借主のメリット:契約期間が賃借理由の目的を達成できるものであれば、相場より安く借りることができます

定期借家契約の場合、賃料は相場の15%から20%程安く設定されていることが多いです。

また、定期借家契約としている貸主の意図も確認するべきです。当社が仲介するケースでは、定期借家契約になっている意図を伺います。その返答が本当かどうかは知る由がありませんが、下記などの目的を確認することで想定ができます。

 

主な理由

1.転勤などで一時的に使用しないだけで、転勤から戻ってきた場合、使用する為。

2.現在は売却する予定ではないが、近い将来売却を予定している為。

3.近隣相場より賃料を安く設定し、条件を良くする為。

4.賃借人とトラブルになった場合、契約満了で退去してもらえる為。

5.所有者自ら使用する予定も、具体的な売却予定も無いがとりあえず定期借家契約にしている。

特に上記1.2.3の場合、契約満了で再契約を貸主が合意しない可能性を踏まえておくべきです。

 

 

リロケーションによるメリット

転勤に伴って所有物件を賃貸に出す場合のメリットは下記になります。

 

  • 家賃収入が得られる
  • 入居者が生活上の管理をしてくれる(換気など湿気対策)
  • 不審者の侵入にも備えてくれる
  • 台風、大雨、地震など災害での損害を早期に把握できる
  • 空き家として管理を頼まなくても良い

 

空き家にしておきたい場合は、⇒空き家管理代行サービスもご検討ください。

 

リロケーションによるデメリット

定期借家契約によってリロケーションのリスクは少なくなりますが、下記のデメリットもあります。

 

  • ①入居者対応を賃貸管理会社に委託しなければいけない
  • ②入居者が生活上の管理をしてくれるとはいえ、傷や汚れは当然増える
  • ③契約満了したとはいえ、入居者が退去しない場合、労力がかかる
  • ④確定申告等煩雑な手続きをしなければいけない
  • ⑤海外転勤の時は入居者が源泉徴収しなければいけない事があり、手間をかける

 

①について:賃貸管理会社に入居者対応を委託

入居者斡旋と賃貸管理業務は別の業務でありますが、当社が一貫してサポートさせていただきます。
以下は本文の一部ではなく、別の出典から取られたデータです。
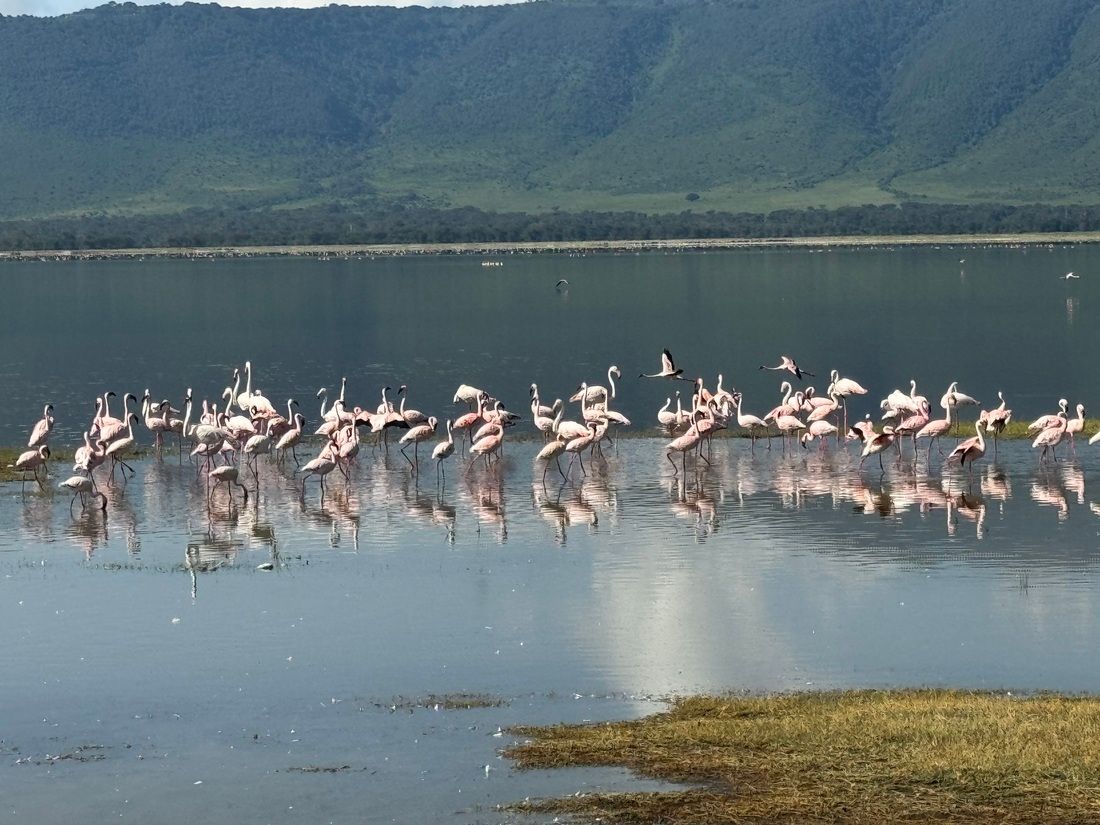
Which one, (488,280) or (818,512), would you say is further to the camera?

※契約手続き・賃料収納代行・賃料滞納時の対応・修繕手配・再契約手続き・退去立会・敷金精算・明け渡し対応など

オーナー様ご自身で賃貸管理することも可能です。

 

⇒リロケーションの賃貸管理についてはこちら

 

②について:傷や汚れが増える

借主様は家をきれいに保つ意識が所有者様よりも低くなりがちで、汚れや傷は当然増えます。所有者様の為にはもちろん、入居者様の為にも原状回復とその費用については明確にし、トラブルが無いように対応いたします。

 

③について:契約が満了しても入居者が明け渡さない

定期借家契約では更新が無く、双方の合意が無い場合、契約は当然終了いたします。しかし、契約が終了しているにも関わらず入居者様が退去しないこともあります。当社は保証委託会社と業務提携しておりますので、貸主様のご要望があれば費用は掛からず、退去手続き・建物明け渡し手続きをさせていただきます。

 

④について:家賃収入の確定申告

家賃収入がある場合、不動産の貸付による収入が一定額を超えると確定申告をしなければいけません。例えば源泉所得されているサラリーマンの場合は、「不動産所得(家賃収入)が年間20万円以下の場合は確定申告は必要ありません」※給与などの額や控除、優遇措置を受ける場合など例外あり

また、この家賃収入は必要経費を差し引いた金額となります。その金額が20万円以下の場合でも、住民税に関しては別途申告しなければなりません。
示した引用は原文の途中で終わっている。